--- DATA SUPPLIED ---

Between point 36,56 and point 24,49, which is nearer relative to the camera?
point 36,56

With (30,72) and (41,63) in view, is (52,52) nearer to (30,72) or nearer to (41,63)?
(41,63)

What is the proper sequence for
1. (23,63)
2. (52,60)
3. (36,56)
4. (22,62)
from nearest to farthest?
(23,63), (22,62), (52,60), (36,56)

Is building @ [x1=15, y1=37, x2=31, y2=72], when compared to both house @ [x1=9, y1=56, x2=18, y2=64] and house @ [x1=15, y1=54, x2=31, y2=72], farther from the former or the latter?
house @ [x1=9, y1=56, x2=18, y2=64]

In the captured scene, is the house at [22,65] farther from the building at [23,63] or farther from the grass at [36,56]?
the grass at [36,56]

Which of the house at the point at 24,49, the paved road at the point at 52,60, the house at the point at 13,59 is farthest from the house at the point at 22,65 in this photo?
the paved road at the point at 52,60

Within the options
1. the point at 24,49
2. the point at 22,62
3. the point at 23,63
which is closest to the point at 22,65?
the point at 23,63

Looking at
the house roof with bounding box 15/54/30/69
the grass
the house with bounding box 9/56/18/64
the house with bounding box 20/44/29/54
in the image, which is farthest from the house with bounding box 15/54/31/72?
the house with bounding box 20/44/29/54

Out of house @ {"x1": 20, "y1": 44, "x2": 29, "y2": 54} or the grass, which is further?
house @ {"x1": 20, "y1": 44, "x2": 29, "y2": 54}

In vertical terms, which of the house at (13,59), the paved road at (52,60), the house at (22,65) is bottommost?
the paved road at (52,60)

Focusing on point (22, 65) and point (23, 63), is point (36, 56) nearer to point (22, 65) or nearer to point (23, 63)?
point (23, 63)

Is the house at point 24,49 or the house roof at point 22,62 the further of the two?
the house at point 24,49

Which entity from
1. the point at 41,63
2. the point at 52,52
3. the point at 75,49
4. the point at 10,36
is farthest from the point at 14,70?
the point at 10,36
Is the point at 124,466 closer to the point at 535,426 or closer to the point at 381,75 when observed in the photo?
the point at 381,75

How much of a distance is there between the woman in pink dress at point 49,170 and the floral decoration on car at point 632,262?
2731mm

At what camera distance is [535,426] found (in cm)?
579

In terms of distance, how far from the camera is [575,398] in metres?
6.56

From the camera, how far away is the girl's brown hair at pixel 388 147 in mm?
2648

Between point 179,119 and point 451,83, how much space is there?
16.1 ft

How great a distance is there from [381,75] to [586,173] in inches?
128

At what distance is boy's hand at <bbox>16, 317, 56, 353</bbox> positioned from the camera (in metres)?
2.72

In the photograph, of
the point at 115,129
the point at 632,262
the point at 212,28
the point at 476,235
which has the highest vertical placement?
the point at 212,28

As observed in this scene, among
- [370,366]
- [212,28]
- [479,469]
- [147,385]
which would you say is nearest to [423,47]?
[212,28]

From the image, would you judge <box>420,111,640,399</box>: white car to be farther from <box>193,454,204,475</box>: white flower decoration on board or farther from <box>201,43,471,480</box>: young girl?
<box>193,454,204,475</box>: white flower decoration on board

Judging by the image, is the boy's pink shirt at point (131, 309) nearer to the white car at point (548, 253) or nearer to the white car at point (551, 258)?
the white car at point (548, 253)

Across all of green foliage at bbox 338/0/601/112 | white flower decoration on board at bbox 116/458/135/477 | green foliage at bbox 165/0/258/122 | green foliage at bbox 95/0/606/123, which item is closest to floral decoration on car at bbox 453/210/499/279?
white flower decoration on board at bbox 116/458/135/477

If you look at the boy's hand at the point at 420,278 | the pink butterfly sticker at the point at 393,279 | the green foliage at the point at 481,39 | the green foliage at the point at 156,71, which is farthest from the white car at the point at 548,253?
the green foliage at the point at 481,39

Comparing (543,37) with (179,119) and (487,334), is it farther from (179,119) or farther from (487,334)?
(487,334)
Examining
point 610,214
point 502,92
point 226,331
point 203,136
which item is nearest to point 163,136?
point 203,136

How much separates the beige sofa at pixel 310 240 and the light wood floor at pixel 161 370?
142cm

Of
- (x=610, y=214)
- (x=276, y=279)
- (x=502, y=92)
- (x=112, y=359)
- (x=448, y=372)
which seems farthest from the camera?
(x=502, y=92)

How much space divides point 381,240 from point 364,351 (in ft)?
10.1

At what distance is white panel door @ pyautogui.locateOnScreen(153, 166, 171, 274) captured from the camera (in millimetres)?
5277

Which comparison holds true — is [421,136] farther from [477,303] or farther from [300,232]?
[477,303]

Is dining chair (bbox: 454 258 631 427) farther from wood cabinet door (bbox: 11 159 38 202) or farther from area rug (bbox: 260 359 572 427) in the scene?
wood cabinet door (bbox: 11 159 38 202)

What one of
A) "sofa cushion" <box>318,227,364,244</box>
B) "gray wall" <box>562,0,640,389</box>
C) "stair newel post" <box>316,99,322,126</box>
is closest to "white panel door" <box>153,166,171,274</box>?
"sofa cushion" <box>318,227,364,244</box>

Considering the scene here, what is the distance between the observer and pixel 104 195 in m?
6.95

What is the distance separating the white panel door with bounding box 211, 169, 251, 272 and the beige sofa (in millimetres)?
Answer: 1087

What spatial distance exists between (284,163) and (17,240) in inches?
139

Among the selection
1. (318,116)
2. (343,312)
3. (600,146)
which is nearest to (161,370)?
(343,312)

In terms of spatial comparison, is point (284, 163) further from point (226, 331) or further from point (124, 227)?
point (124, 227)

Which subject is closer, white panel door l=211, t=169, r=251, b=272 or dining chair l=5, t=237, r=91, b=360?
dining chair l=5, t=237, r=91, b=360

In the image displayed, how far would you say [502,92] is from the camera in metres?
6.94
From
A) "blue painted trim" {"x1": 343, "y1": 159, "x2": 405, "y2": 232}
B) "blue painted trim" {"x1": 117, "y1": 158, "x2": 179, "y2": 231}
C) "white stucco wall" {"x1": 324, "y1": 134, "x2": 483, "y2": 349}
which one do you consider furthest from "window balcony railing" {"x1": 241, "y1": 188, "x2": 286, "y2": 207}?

---

§ GIVEN EXERCISE: Write the listing out again, exactly as it reads.

§ TASK RESPONSE:
Between point 36,56 and point 24,49, which is nearer relative to the camera?
point 36,56

With (30,72) and (41,63) in view, is (52,52) nearer to (30,72) or nearer to (41,63)?
(41,63)

What is the proper sequence for
1. (23,63)
2. (52,60)
3. (36,56)
4. (22,62)
from nearest to farthest?
(23,63), (22,62), (52,60), (36,56)

Is building @ [x1=15, y1=37, x2=31, y2=72], when compared to both house @ [x1=9, y1=56, x2=18, y2=64] and house @ [x1=15, y1=54, x2=31, y2=72], farther from the former or the latter?
house @ [x1=9, y1=56, x2=18, y2=64]

In the captured scene, is the house at [22,65] farther from the building at [23,63] or farther from the grass at [36,56]?
the grass at [36,56]

Which of the house at the point at 24,49, the paved road at the point at 52,60, the house at the point at 13,59 is farthest from the house at the point at 22,65 in this photo?
the paved road at the point at 52,60

Within the options
1. the point at 24,49
2. the point at 22,62
3. the point at 23,63
which is closest to the point at 22,65?
the point at 23,63

Looking at
the house roof with bounding box 15/54/30/69
the grass
the house with bounding box 9/56/18/64
the house with bounding box 20/44/29/54
in the image, which is farthest from the house with bounding box 15/54/31/72?
the house with bounding box 20/44/29/54

Out of house @ {"x1": 20, "y1": 44, "x2": 29, "y2": 54} or the grass, which is further?
house @ {"x1": 20, "y1": 44, "x2": 29, "y2": 54}

In vertical terms, which of the house at (13,59), the paved road at (52,60), the house at (22,65) is bottommost?
the paved road at (52,60)

Focusing on point (22, 65) and point (23, 63), is point (36, 56) nearer to point (22, 65) or nearer to point (23, 63)?
point (23, 63)

Is the house at point 24,49 or the house roof at point 22,62 the further of the two?
the house at point 24,49

Which entity from
1. the point at 41,63
2. the point at 52,52
3. the point at 75,49
4. the point at 10,36
is farthest from the point at 14,70?
the point at 10,36
Is the point at 124,466 closer to the point at 535,426 or closer to the point at 381,75 when observed in the photo?
the point at 381,75

How much of a distance is there between the woman in pink dress at point 49,170 and the floral decoration on car at point 632,262?
2731mm

At what camera distance is [535,426] found (in cm)?
579

In terms of distance, how far from the camera is [575,398] in metres?
6.56

From the camera, how far away is the girl's brown hair at pixel 388 147 in mm?
2648

Between point 179,119 and point 451,83, how much space is there?
16.1 ft

How great a distance is there from [381,75] to [586,173] in inches?
128

At what distance is boy's hand at <bbox>16, 317, 56, 353</bbox> positioned from the camera (in metres)?
2.72

In the photograph, of
the point at 115,129
the point at 632,262
the point at 212,28
the point at 476,235
which has the highest vertical placement?
the point at 212,28

As observed in this scene, among
- [370,366]
- [212,28]
- [479,469]
- [147,385]
which would you say is nearest to [423,47]?
[212,28]

From the image, would you judge <box>420,111,640,399</box>: white car to be farther from <box>193,454,204,475</box>: white flower decoration on board or farther from <box>201,43,471,480</box>: young girl?
<box>193,454,204,475</box>: white flower decoration on board

Judging by the image, is the boy's pink shirt at point (131, 309) nearer to the white car at point (548, 253) or nearer to the white car at point (551, 258)?
the white car at point (548, 253)

Across all of green foliage at bbox 338/0/601/112 | white flower decoration on board at bbox 116/458/135/477 | green foliage at bbox 165/0/258/122 | green foliage at bbox 95/0/606/123, which item is closest to floral decoration on car at bbox 453/210/499/279?
white flower decoration on board at bbox 116/458/135/477

If you look at the boy's hand at the point at 420,278 | the pink butterfly sticker at the point at 393,279 | the green foliage at the point at 481,39 | the green foliage at the point at 156,71, which is farthest from the white car at the point at 548,253?
the green foliage at the point at 481,39

Comparing (543,37) with (179,119) and (487,334), is it farther from (179,119) or farther from (487,334)?
(487,334)
Examining
point 610,214
point 502,92
point 226,331
point 203,136
which item is nearest to point 163,136?
point 203,136

How much separates the beige sofa at pixel 310 240 and the light wood floor at pixel 161 370?
142cm

Of
- (x=610, y=214)
- (x=276, y=279)
- (x=502, y=92)
- (x=112, y=359)
- (x=448, y=372)
which seems farthest from the camera?
(x=502, y=92)

How much space divides point 381,240 from point 364,351 (in ft)?
10.1

At what distance is white panel door @ pyautogui.locateOnScreen(153, 166, 171, 274) captured from the camera (in millimetres)?
5277

Which comparison holds true — is [421,136] farther from [477,303] or farther from [300,232]?
[477,303]

Is dining chair (bbox: 454 258 631 427) farther from wood cabinet door (bbox: 11 159 38 202) or farther from area rug (bbox: 260 359 572 427) in the scene?
wood cabinet door (bbox: 11 159 38 202)

What one of
A) "sofa cushion" <box>318,227,364,244</box>
B) "gray wall" <box>562,0,640,389</box>
C) "stair newel post" <box>316,99,322,126</box>
is closest to "white panel door" <box>153,166,171,274</box>?
"sofa cushion" <box>318,227,364,244</box>

Considering the scene here, what is the distance between the observer and pixel 104 195 in m?
6.95

What is the distance separating the white panel door with bounding box 211, 169, 251, 272 and the beige sofa (in millimetres)?
Answer: 1087

What spatial distance exists between (284,163) and (17,240) in inches?
139

Among the selection
1. (318,116)
2. (343,312)
3. (600,146)
which is nearest to (161,370)?
(343,312)

In terms of spatial comparison, is point (284, 163) further from point (226, 331) or further from point (124, 227)?
point (124, 227)

Which subject is closer, white panel door l=211, t=169, r=251, b=272 or dining chair l=5, t=237, r=91, b=360?
dining chair l=5, t=237, r=91, b=360

In the image displayed, how far would you say [502,92] is from the camera in metres?
6.94
From
A) "blue painted trim" {"x1": 343, "y1": 159, "x2": 405, "y2": 232}
B) "blue painted trim" {"x1": 117, "y1": 158, "x2": 179, "y2": 231}
C) "white stucco wall" {"x1": 324, "y1": 134, "x2": 483, "y2": 349}
which one do you consider furthest from "window balcony railing" {"x1": 241, "y1": 188, "x2": 286, "y2": 207}?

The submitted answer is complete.